Валентин дрожал от силы собственной ярости. Но никто в цивилизованном обществе не снимает заживо кожу с врага, никто не поворачивает свою злобу на насилие – даже над Домиником Барджазедом. Как, думал Валентин, я могу права требовать управления миром, если не могу справиться со своими собственными эмоциями. Он знал, что пока в его душе кипит эта злоба, он так же не пригоден править миром, как и сам Доминик Барджазед. Нужно бороться с этими чувствами. Биение крови в висках, дикая жажда мести – все это должно очиститься, прежде чем он сделает хоть одно движение к Доминику Барджазеду.
И Валентин боролся. Он расправил сжатые мышцы плеч и спины, глубоко вдохнул холодный воздух, и постепенно напряжение ушло из тела. Он нашел то место в своей душе, куда так неожиданно вошло горячее вожделение мести, и очистил это место в своей душе и задержаться в нем, и чувствовать, что в Замке только двое – он и Доминик Барджазед, и дверь – единственный барьер между ними.
Овладеть собой – самая малая победа все остальное должно еще последовать.
Он воззвал к власти серебряного обруча Леди и послал своего духа к врагу.

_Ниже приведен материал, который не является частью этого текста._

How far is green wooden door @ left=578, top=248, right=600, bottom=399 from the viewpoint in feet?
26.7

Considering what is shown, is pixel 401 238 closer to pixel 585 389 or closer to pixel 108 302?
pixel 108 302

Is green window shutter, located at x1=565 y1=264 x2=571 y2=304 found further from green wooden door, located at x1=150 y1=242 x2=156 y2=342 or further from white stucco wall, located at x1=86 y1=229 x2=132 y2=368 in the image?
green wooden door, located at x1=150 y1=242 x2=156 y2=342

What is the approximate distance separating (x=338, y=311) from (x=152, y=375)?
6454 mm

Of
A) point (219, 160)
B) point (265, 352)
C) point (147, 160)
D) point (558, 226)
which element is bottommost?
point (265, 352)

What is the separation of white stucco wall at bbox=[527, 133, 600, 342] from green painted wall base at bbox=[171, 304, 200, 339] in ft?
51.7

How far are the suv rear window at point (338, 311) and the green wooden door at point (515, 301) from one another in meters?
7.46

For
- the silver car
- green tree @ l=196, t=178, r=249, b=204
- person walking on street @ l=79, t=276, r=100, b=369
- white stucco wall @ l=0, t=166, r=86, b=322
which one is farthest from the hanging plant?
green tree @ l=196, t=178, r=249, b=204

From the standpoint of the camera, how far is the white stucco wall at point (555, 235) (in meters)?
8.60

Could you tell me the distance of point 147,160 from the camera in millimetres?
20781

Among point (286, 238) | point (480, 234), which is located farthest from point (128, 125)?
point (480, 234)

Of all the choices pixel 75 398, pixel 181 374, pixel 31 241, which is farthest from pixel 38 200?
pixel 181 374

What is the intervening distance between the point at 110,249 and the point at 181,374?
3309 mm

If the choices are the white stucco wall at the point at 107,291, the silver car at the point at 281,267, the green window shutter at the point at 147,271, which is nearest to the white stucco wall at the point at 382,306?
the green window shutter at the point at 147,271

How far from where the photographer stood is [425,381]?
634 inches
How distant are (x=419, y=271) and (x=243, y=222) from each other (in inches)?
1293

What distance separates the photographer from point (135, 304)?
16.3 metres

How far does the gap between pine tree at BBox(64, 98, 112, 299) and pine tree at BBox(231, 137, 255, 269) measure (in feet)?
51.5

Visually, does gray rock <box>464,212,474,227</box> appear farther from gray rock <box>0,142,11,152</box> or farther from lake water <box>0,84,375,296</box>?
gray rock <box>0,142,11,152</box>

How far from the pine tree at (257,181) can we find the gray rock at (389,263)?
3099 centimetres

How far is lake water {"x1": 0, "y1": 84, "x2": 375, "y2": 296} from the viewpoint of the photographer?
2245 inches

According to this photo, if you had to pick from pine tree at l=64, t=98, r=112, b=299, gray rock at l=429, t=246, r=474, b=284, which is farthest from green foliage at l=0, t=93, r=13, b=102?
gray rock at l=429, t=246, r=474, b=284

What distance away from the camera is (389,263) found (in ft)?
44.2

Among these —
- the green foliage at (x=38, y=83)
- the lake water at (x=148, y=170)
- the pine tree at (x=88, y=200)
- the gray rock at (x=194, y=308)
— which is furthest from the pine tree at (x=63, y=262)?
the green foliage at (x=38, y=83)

Валентин не послал сон мести или кары: это было бы слишком явно, слишком дешево, слишком легко. Он послал нежный сон – сон любви и дружбы и печали о том, что случилось. Такое послание могло только удивить Доминика Барджазеда. Валентин показал ему головокружительный и прекрасный город развлечений Верхний Морпин, и их двоих, идущих рядом по авеню Облаков, дружески разговаривающих, улыбающихся, спорящих о различиях между ними, пытающихся сгладить расхождения и опасения. Это был рискованный путь, он мог подвергнуть Валентина насмешками и презрению, если Доминик Барджазед не поймет мотивов Валентина. Но и действовать на него угрозами и яростью тоже было безнадежно. Может, мягкий путь приведет к победе. Такое послание требовало больших резервов души, поскольку наивно было бы предполагать, что Доминика Барджазеда можно обольстить ложью, и если бы любовь Валентина не была искренней, и это не было бы видно, передача была бы глупостью. Валентин не знал, сможет ли он найти в себе любовь к человеку, сделавшему столько зла, однако же нашел и послал ее.
Закончив, Валентин взялся за дверные ручки, восстановил силы и стал ждать какого-нибудь знака изнутри.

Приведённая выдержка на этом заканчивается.